I bought my first album when I was in sixth grade — Wings Greatest Hits. I had saved up the money and went with my uncle to a record store to buy it. It was followed by The Beatles White Album and then hundreds more. By the time I was a teenager I had built a respectable collection of vinyl albums.
When the CD player hit the mainstream I was skeptical. I had a large collection of albums — I didn’t see the need for compact discs. And I preferred how the music sounded coming from a needle pulled through the grooves in the vinyl. But CDs didn’t scratch, they were smaller and more portable. Once cars started having CD players I was all-in and switched. Over the next 15 years, I built my CD collection and my old vinyl albums were sold to fund my CD collection.
What I didn’t realize at the time was that the true game-changing impact of CDs was the digitization of music — storing music in zeros and ones was the big deal.
The first iPod was released in 2001 but I didn’t see what the big deal was. I had a CD player in my car and a portable CD player that had “skipless protection” that was so good that I could run with it. I liked listening to entire albums and saw no need for an mp3 player. Then in 2004, my wife bought me an iPod with a really meaningful inscription on the back. So I tried it out and realized what all the fuss was about — it could hold 7,500 songs so I could have most of my music library with me at all times. I spent weeks importing my CDs into iTunes and I don’t think I bought another CD after that. From then on I bought music as digital downloads. All the music on iTunes was intoxicating. You didn’t have to drive to a record store and buy a CD – you could just download whatever you wanted whenever you wanted. Like a junkie, I was hooked, and it was expensive for me — I usually spent over $600 a year on music downloads.
By 2011, my iTunes library was over 20,000 songs. iPod capacity had grown so that I could fit nearly all of them in a single iPod. I could plug my iPod into my car and listen to whatever I wanted. No longer did I have to switch one CD for another. I figured we had reached the pinnacle of music consumption technology.
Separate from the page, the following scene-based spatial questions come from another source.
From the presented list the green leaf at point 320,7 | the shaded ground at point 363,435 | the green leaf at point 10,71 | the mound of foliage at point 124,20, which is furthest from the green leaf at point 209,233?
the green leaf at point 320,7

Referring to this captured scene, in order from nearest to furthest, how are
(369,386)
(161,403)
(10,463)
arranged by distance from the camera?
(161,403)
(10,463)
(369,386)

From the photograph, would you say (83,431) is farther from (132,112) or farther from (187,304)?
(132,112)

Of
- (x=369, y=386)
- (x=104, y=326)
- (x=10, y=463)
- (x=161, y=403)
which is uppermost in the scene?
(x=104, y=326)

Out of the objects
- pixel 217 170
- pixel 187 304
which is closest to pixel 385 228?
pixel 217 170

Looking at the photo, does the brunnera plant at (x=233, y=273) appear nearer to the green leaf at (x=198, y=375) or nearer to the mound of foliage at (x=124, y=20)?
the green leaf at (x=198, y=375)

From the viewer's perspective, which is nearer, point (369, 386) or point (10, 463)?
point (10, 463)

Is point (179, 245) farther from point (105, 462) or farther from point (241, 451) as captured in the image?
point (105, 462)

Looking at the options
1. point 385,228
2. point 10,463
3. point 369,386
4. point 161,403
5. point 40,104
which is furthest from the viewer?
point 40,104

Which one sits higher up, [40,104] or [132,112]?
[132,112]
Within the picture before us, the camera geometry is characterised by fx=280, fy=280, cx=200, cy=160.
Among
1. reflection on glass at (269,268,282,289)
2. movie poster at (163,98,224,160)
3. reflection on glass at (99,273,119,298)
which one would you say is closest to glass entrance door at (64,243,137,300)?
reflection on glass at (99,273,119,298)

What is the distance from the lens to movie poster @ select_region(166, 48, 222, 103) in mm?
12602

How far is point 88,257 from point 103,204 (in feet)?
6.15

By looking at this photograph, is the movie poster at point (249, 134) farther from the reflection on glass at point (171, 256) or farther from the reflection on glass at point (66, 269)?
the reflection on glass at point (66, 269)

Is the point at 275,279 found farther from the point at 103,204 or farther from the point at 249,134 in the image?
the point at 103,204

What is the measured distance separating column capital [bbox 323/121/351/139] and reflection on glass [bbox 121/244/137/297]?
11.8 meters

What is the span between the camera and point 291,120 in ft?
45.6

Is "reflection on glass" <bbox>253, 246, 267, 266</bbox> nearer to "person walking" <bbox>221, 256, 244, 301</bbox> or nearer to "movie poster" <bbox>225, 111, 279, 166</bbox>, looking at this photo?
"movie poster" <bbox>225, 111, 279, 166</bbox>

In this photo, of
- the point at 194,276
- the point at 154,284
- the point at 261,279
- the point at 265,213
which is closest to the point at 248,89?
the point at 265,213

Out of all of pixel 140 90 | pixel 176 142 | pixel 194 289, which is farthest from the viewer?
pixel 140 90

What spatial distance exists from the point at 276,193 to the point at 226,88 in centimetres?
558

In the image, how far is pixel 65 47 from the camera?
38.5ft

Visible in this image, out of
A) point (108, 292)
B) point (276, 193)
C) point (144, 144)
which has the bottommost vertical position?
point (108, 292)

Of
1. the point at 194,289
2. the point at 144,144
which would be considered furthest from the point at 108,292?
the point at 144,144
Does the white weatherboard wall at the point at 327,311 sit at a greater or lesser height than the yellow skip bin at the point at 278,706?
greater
Spotify, the music streaming service, was founded in 2006 in Stockholm, Sweden, and was introduced in the U.S. in July of 2011. Not long after Spotify launched in the U.S. a friend said “Spotify is amazing, you should use it.” I read about it and wasn’t interested. I had a huge iTunes library that had cost me thousands of dollars to amass. Why would I want to switch? And I liked the idea of owning my music – not renting/streaming it. I didn’t think that Spotify would put a dent in iTunes — I was sure it was a novelty.
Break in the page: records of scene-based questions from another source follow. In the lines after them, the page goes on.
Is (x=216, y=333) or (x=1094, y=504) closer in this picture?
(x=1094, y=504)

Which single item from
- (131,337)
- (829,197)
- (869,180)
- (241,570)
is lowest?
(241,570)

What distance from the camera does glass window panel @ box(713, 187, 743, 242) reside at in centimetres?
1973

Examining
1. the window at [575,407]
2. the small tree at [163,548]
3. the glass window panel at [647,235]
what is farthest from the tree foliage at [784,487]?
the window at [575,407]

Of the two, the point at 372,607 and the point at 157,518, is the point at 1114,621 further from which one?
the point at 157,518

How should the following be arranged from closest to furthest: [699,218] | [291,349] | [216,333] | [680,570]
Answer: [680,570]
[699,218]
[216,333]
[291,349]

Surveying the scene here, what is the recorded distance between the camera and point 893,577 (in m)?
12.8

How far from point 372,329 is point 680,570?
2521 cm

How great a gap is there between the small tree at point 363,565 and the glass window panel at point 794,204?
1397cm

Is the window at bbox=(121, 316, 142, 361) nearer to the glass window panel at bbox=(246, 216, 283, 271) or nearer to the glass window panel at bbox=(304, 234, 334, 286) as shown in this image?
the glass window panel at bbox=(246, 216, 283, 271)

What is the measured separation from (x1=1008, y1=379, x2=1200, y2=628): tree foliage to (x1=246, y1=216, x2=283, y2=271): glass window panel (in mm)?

Then in January of 2013, I tried a free trial of Spotify. After a few days of using Spotify, I was dumbfounded. Nearly all of the world’s music was available to me. And for just $10 a month! In a typical year, I listen to over 1500 different music artists. Much of the new music I discover is through the Spotify algorithms suggesting to me what I should try out. I rarely listen to the radio because I find that Spotify is a completely immersive experience. Once again, I feel as if we have reached the pinnacle of music consumption. LOL.
You young whipper snappers have nothing on me. I remember going to church when I was about 5 years old and hearing organ music for the very first time. It was mesmerizing and I stile enjoy listening to the organ and singing the songs that I learned oh so many years ago!
Streaming as a means of delivery is super efficient and scalable so is probably here to stay for a while. As you mentioned up front, there is a slight trade off in audio quality when you convert to digital, and I do believe there is a potential shift in the next 10 years from binary to Qbit storage that can help address quality without exponentially increasing the memory space required. Quantum compute technology seems very far off but I think it’s closer than we give it credit. so many people around the world are innovating in this space. It changes the game on data storage, data processing, and AI capabilities. Thanks for the great article and for getting all of our mental gears turning this morning!
Curious why Spotify and not Apple Music if you were already in the Apple ecosystem?
Apple Music didn’t bring until like 2015 or 2016. By that time I was fully hooked into Spotify.
Makes sense. Not often that Apple doesn’t get early adopters.